- _Written task_
Reproduce the listing from the line that contains "How far away" through the end, keeping every line and offsetting each distance given in the answers by 140.

(Records from a spatial question set)
"""

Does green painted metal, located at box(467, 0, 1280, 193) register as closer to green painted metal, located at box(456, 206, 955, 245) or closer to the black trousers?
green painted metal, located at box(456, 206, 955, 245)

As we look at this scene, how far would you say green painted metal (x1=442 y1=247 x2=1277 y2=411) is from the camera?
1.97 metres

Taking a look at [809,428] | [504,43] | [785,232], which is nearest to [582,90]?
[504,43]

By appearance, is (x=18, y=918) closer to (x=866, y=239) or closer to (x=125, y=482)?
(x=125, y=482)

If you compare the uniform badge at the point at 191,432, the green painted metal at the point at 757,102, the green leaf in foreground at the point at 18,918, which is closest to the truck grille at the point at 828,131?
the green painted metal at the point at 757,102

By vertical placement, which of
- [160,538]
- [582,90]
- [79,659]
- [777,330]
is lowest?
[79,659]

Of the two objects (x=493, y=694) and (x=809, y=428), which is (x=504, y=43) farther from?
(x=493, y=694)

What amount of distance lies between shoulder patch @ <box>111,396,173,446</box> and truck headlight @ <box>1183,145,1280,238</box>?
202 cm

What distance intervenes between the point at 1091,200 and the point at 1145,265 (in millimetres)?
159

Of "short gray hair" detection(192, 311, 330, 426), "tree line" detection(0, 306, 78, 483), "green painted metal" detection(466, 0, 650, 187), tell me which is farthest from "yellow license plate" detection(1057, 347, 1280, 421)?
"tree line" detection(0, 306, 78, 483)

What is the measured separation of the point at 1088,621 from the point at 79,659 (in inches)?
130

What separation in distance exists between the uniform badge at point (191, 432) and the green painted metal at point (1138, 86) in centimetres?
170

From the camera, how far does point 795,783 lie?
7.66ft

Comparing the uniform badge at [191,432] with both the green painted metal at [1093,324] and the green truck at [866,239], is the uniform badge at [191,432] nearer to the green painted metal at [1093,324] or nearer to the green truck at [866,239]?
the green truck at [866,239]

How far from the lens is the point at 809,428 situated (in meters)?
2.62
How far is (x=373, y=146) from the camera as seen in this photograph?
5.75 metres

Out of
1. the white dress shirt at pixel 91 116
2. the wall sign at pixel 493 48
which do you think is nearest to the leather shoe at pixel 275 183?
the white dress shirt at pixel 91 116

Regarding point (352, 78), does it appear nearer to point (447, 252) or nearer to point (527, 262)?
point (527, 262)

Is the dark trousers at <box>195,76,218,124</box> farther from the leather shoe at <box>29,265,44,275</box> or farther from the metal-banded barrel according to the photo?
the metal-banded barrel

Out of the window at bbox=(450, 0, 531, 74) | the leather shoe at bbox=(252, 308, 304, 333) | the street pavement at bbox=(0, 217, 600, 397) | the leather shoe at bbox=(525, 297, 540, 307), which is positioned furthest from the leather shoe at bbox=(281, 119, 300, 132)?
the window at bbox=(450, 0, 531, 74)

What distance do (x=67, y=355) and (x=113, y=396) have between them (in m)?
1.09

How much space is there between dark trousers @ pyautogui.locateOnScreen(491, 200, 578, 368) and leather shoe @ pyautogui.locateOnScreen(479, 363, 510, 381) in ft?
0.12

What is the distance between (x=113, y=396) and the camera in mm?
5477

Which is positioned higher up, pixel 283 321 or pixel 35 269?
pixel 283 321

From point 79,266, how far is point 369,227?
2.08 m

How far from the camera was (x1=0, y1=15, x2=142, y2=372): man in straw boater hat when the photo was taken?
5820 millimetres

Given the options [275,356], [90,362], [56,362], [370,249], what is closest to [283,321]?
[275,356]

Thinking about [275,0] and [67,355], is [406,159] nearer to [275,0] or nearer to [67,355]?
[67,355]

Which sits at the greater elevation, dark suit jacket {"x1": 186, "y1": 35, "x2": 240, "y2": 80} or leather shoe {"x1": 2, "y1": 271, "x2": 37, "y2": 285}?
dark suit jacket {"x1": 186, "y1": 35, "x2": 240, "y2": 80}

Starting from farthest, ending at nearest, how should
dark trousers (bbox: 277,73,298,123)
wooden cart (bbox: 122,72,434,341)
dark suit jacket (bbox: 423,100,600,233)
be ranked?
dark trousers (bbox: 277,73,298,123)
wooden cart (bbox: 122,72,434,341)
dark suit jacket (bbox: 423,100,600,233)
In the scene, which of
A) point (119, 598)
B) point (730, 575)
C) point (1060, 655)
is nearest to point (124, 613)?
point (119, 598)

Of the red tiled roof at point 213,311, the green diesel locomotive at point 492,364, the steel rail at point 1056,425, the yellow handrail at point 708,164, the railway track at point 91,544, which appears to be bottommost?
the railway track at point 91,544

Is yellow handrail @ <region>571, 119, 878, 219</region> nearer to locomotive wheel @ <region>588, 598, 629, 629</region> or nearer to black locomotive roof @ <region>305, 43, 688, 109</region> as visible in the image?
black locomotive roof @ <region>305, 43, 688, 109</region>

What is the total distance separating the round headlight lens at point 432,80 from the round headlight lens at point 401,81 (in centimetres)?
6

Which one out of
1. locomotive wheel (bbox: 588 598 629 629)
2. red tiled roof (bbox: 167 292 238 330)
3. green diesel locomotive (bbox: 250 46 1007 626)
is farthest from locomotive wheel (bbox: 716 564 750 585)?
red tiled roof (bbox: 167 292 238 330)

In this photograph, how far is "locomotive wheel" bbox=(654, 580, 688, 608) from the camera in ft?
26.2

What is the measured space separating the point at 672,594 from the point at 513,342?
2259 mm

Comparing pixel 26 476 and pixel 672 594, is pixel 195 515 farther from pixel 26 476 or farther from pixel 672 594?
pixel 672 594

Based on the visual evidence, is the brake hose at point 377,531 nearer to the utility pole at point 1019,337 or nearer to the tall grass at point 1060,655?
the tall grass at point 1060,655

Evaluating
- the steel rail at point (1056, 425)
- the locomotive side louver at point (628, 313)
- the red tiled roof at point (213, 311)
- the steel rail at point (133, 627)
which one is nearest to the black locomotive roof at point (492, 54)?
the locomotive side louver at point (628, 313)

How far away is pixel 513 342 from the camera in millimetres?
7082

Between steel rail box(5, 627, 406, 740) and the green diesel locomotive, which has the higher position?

"""

- _Answer below_
How far away is pixel 513 342 from the camera in millimetres?
7222

Between steel rail box(5, 627, 406, 740) and the green diesel locomotive, which has the higher position?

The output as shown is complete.